Saved entries

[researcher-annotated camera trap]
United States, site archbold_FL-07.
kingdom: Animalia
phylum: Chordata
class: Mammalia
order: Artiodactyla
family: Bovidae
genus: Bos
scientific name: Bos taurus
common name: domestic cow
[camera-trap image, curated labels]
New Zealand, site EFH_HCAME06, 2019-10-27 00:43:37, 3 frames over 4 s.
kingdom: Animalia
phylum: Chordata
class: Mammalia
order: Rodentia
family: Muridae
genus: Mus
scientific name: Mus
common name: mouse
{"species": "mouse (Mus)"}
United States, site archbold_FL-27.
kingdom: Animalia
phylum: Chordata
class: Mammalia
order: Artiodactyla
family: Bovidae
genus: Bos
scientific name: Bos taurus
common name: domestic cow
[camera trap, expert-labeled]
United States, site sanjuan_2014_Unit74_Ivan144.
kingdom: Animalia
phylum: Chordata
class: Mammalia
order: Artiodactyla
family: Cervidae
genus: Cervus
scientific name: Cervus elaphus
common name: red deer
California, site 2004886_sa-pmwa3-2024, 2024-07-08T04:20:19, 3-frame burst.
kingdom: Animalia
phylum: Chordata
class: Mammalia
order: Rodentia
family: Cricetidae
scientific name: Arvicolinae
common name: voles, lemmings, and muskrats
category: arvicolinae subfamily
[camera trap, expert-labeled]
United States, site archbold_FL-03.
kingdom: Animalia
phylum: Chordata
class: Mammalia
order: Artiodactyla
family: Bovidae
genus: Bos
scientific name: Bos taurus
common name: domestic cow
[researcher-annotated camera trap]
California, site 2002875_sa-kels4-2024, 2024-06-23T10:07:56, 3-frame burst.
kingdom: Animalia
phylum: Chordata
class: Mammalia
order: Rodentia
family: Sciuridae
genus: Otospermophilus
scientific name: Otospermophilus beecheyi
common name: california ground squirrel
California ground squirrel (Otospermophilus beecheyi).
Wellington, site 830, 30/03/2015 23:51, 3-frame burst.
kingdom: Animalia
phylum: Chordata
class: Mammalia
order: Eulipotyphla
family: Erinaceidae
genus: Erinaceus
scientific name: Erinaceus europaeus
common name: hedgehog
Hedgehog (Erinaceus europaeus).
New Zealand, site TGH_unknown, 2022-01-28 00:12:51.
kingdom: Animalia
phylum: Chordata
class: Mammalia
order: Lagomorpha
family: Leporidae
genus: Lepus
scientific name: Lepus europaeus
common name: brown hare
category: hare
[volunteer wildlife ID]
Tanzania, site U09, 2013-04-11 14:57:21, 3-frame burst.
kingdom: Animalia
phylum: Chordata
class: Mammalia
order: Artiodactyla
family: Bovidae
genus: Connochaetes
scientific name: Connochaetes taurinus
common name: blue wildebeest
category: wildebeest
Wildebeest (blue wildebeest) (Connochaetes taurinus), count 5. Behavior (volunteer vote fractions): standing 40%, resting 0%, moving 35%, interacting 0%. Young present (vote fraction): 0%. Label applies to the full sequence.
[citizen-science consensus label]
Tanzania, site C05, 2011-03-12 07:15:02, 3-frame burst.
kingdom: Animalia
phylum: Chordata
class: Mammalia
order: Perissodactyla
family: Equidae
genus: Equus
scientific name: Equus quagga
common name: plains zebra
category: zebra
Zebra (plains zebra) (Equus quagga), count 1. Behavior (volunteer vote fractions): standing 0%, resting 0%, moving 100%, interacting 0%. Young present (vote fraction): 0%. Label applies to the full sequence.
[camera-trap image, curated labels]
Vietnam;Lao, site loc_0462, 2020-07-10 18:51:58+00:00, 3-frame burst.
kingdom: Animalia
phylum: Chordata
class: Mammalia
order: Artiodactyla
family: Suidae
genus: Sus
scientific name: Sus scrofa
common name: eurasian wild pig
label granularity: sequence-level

Task goal
Among the lines above, find those with the word "genus" and list them.

Reply to the task
genus: Bos
genus: Mus
genus: Bos
genus: Cervus
genus: Bos
genus: Otospermophilus
genus: Erinaceus
genus: Lepus
genus: Connochaetes
genus: Equus
genus: Sus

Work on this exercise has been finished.